【通関士】課税価格を極めよう 価格決定の構造とインコタームズ

通関士試験通関士

どうも。ケニー(ケニー🚢第58回通関士試験チャレンジ中)です。このシリーズでは、通関士試験に合格するための知識や攻略法について、受験生目線でアウトプットしています。

通関士試験指導「みこ会」メンバーです。好きなお寿司のネタは、時しらずです。

前回のふりかえり

前回は、売買契約と輸入取引における買手と売手、をお届けしました。

今回は、「価格決定の構造とインコタームズ」をお届けします。

価格決定の構造

輸出であれ輸入であれ、売買契約では、価格を決める必要があります。

では、価格はどのように決まるのでしょうか。

建値と諸掛

商品には必ず、基本となる原価があります。(水産物でいうと浜値というやつです)

基本原価に、諸掛(しょがかり・後ほど説明します)や営業費などの経費に粗利益を上乗せしたものが、販売価格となります。

この販売価格のことを、建値(たてね)と言います。

業界によって、小売店の販売価格をメーカーが指定することを建値と呼んだり、メーカーから卸売業者に販売する価格を建値と呼んだりするので、注意が必要です。 

輸出入取引における諸掛

輸出入取引における諸掛とは、販売や営業費をのぞく、貨物引取料や倉庫保管料や輸送費などの必要経費です。 

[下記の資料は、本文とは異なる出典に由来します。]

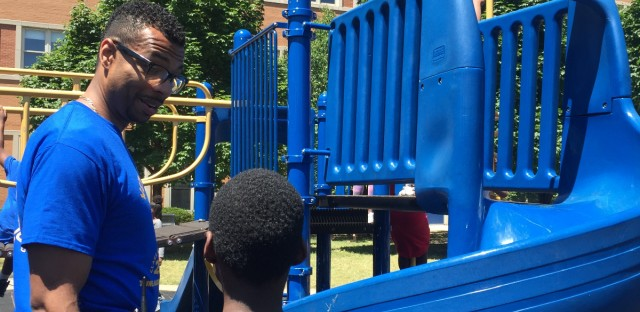 Principal Robert Croston speaks with a student on the playground of Jenner Academy of the Arts during an end-of-year celebration in June 2016.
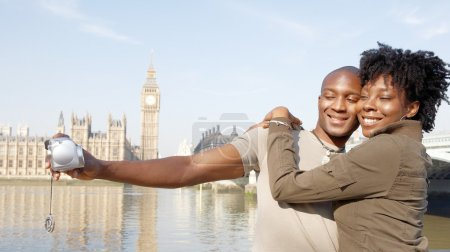 Photo for Panoramic view of a young african american couple taking pictures of themselves while on vacations in London, standing in front of Big Ben. - Royalty Free Image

課税価格の決定では、以下の点を理解しているかどうかを問われます。

  • 貨物の引き渡し条件はどの時点か
  • 諸掛を負担したのは売手か買手か
  • インボイスに諸掛が計上されているか
  • 諸掛の具体的な金額は明らかであるか
  • 他にもあるかも(今思いつかない)

「買手が負担した輸出船積みされる前の倉庫保管料は課税価格に算入される」という暗記勉強は辛いです。。。

インコタームズ

輸出であれ輸入であれ、売買契約では、貨物の受渡し条件を決める必要があります。

では、貨物の受渡し条件はどのように決めるのでしょうか。

貨物の受渡し条件

貿易取引における受渡し条件とは、以下の6項目を決めることです。※暗記する必要はありません。

  1. 受渡しの場所
  2. 受渡し方法
  3. 受渡し時期
  4. 仕向地
  5. 分割船積みの可否
  6. 貨物の積替えの可否

この受渡し条件は、通常、インコタームズで定められています。

インコタームズとは

インコタームズ(Incoterms)は、国際商取引において商品の売買契約で用いられる、貿易条件の標準ルールを定めたものです。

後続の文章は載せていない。